Although most people probably just marvel at each ornament’s beauty, there’s actually an underlying point to every one. With subsequent ornaments, the WHHA began a theme of commemorating each presidential administration in chronological order, with “occasional pauses in the chronological march to recognize White House anniversaries,” Anderson says. For example, the 1989 ornament commemorates the bicentennial of the presidency.

Indeed, the WHHA decided early on that every ornament must be directly related to the White House and should also serve an educational purpose. Every ornament comes with a booklet which explains how the ornament design relates to either a specific presidency or event.

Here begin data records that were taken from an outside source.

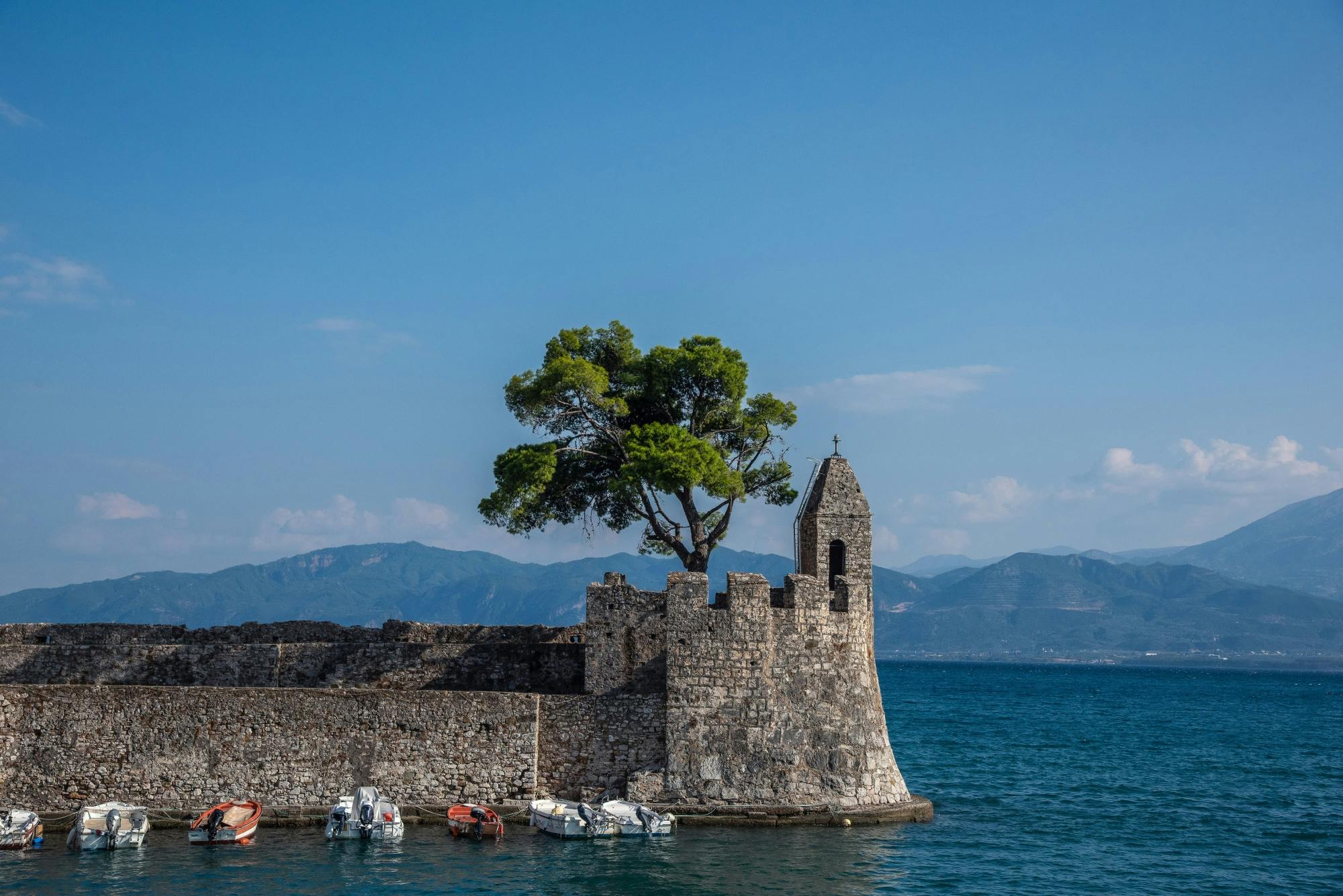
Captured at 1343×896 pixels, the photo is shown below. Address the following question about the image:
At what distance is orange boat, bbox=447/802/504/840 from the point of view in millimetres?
30125

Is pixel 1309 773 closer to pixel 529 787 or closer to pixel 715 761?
pixel 715 761

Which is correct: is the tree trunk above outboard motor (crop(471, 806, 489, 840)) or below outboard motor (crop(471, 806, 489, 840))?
above

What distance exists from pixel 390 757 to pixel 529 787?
11.7 ft

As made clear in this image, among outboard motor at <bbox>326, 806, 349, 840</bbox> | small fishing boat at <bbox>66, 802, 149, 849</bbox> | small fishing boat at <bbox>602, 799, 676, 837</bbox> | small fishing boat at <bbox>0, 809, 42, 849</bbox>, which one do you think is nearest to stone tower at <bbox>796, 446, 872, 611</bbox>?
small fishing boat at <bbox>602, 799, 676, 837</bbox>

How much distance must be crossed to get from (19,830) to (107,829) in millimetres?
1896

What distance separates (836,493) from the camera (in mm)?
35750

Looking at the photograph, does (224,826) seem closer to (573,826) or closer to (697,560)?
(573,826)

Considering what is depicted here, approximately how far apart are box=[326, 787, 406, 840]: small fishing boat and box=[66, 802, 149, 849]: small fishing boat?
4306 millimetres

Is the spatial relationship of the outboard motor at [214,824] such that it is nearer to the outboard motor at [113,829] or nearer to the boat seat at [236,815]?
the boat seat at [236,815]

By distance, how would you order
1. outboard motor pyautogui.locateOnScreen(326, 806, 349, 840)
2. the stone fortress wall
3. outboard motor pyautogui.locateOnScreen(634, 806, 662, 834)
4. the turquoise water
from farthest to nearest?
1. the stone fortress wall
2. outboard motor pyautogui.locateOnScreen(634, 806, 662, 834)
3. outboard motor pyautogui.locateOnScreen(326, 806, 349, 840)
4. the turquoise water

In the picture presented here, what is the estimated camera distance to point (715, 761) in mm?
32156

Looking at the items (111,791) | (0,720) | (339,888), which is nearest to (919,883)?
(339,888)

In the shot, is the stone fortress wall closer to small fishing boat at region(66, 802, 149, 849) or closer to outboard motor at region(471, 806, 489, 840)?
outboard motor at region(471, 806, 489, 840)

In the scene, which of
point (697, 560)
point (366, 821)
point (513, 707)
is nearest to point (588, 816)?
point (513, 707)
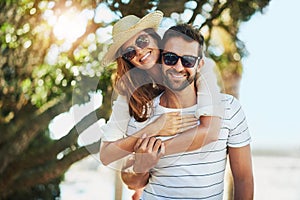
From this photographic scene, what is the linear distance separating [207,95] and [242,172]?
0.15m

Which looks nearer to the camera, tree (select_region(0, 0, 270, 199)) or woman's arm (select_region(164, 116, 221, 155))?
woman's arm (select_region(164, 116, 221, 155))

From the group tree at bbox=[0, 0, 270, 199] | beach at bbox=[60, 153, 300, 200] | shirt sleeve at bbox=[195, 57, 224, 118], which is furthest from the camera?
beach at bbox=[60, 153, 300, 200]

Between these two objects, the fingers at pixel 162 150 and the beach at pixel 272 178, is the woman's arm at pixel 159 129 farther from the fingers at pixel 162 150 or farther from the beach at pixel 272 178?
the beach at pixel 272 178

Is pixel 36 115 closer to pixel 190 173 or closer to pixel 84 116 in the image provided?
pixel 84 116

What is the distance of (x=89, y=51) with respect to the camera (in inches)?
78.7

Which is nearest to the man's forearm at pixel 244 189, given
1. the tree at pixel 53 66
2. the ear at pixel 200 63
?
the ear at pixel 200 63

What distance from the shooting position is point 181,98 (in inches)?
37.9

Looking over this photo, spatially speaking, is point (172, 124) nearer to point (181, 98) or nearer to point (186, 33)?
point (181, 98)

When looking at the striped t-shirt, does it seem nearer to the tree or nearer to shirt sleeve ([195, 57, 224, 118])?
shirt sleeve ([195, 57, 224, 118])

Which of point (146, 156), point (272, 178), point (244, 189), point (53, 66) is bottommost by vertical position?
point (272, 178)

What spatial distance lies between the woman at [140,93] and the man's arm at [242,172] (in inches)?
2.2

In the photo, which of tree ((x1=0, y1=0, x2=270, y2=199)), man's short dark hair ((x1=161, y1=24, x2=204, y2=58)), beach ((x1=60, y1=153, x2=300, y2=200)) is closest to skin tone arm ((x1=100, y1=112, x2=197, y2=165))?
man's short dark hair ((x1=161, y1=24, x2=204, y2=58))

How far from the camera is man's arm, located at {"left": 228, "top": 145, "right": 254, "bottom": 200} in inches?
38.1

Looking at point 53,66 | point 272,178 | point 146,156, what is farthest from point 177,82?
point 53,66
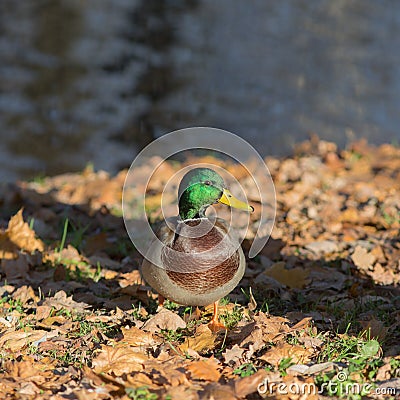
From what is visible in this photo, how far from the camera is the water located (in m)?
10.3

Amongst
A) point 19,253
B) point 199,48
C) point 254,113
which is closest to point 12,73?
point 199,48

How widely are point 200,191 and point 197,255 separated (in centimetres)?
34

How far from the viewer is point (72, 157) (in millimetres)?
10055

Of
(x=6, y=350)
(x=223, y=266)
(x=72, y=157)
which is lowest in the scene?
(x=72, y=157)

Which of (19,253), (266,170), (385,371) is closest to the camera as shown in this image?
(385,371)

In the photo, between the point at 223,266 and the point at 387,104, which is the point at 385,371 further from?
the point at 387,104

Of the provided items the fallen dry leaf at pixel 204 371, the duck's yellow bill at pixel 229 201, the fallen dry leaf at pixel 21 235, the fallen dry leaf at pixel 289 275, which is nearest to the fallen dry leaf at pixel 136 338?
the fallen dry leaf at pixel 204 371

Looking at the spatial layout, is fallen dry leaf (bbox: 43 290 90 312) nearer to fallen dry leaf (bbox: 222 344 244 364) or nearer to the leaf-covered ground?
the leaf-covered ground

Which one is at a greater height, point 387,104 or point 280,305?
point 387,104

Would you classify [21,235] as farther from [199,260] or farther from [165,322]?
[199,260]

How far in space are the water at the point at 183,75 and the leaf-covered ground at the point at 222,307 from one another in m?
3.34

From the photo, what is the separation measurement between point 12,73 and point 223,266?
29.1 feet

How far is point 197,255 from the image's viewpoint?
12.0ft

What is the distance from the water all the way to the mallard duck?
219 inches
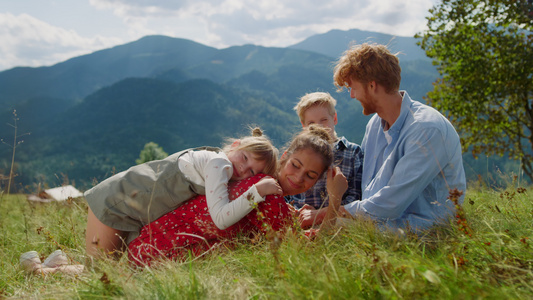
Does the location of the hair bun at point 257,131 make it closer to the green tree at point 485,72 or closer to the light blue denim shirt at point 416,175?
the light blue denim shirt at point 416,175

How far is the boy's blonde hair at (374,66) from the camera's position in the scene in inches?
157

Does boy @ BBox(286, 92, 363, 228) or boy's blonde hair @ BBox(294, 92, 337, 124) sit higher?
boy's blonde hair @ BBox(294, 92, 337, 124)

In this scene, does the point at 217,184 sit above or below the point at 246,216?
above

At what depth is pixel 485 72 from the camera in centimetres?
1116

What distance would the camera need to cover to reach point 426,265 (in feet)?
6.81

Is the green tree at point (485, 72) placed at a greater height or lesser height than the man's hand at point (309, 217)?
greater

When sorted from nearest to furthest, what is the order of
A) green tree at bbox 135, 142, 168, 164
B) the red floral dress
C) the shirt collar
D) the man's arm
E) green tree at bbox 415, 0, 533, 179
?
the red floral dress → the man's arm → the shirt collar → green tree at bbox 415, 0, 533, 179 → green tree at bbox 135, 142, 168, 164

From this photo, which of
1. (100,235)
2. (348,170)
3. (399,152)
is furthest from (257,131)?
(100,235)

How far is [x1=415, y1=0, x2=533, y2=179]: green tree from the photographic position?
10.8 metres

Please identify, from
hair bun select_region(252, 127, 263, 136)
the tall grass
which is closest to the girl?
hair bun select_region(252, 127, 263, 136)

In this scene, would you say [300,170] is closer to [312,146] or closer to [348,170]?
[312,146]

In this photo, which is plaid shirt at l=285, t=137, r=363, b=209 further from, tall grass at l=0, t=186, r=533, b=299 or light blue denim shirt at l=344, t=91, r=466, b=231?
tall grass at l=0, t=186, r=533, b=299

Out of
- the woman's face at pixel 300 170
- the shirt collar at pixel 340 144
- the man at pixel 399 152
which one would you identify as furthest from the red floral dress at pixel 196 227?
the shirt collar at pixel 340 144

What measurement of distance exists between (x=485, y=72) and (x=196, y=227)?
1060 cm
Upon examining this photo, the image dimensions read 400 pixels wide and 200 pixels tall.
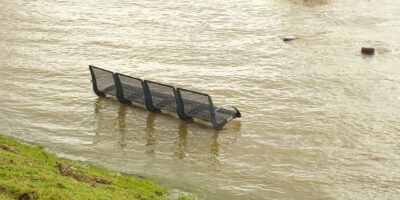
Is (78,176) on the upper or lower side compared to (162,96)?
upper

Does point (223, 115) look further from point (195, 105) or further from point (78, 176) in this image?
point (78, 176)

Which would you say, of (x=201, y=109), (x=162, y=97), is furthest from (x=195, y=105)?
(x=162, y=97)

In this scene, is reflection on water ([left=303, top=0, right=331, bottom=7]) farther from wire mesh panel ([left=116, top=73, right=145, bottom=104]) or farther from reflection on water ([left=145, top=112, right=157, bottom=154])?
reflection on water ([left=145, top=112, right=157, bottom=154])

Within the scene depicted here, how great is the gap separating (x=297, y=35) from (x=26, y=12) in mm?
12715

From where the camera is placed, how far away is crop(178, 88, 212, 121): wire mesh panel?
14.8 metres

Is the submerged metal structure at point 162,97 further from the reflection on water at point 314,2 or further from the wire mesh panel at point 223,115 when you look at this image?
the reflection on water at point 314,2

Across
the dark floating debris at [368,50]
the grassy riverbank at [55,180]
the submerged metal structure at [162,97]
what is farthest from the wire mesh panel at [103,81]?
the dark floating debris at [368,50]

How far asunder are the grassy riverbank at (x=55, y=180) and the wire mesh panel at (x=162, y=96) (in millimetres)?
3803

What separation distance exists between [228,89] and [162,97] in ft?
9.35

With every passing ornament, sales increased, Anderson says, leading to the hiring of temporary employees to get the orders out. “Longtime employees and customers still remember the long lines that wrapped around the block and stretched down H Street despite rain and snow. When inventory temporarily ran out, as it often did in the weeks before Christmas, determined customers often chose to wait in line for hours until the next delivery truck arrived,” she recalls.

Fortunately, long lines are no longer necessary, as times have changed quite a lot since the first ornaments went on sale. Now, people have the internet to turn to and often don’t have to leave their homes to make the purchase. In fact, many retail establishments stock the ornaments for sale, as do federal offices like the U.S. Postal Service.

Ornament sales serve to fund the WHHA, a nonprofit organization that works to “enhance the understanding, appreciation and enjoyment of the historic White House,” says Anderson. “Since the mid-1980s income from ornament sales has played a significant role in funding the Association’s mission.” She adds that around 1 million ornaments are sold each year. They retail currently for $24.95 each.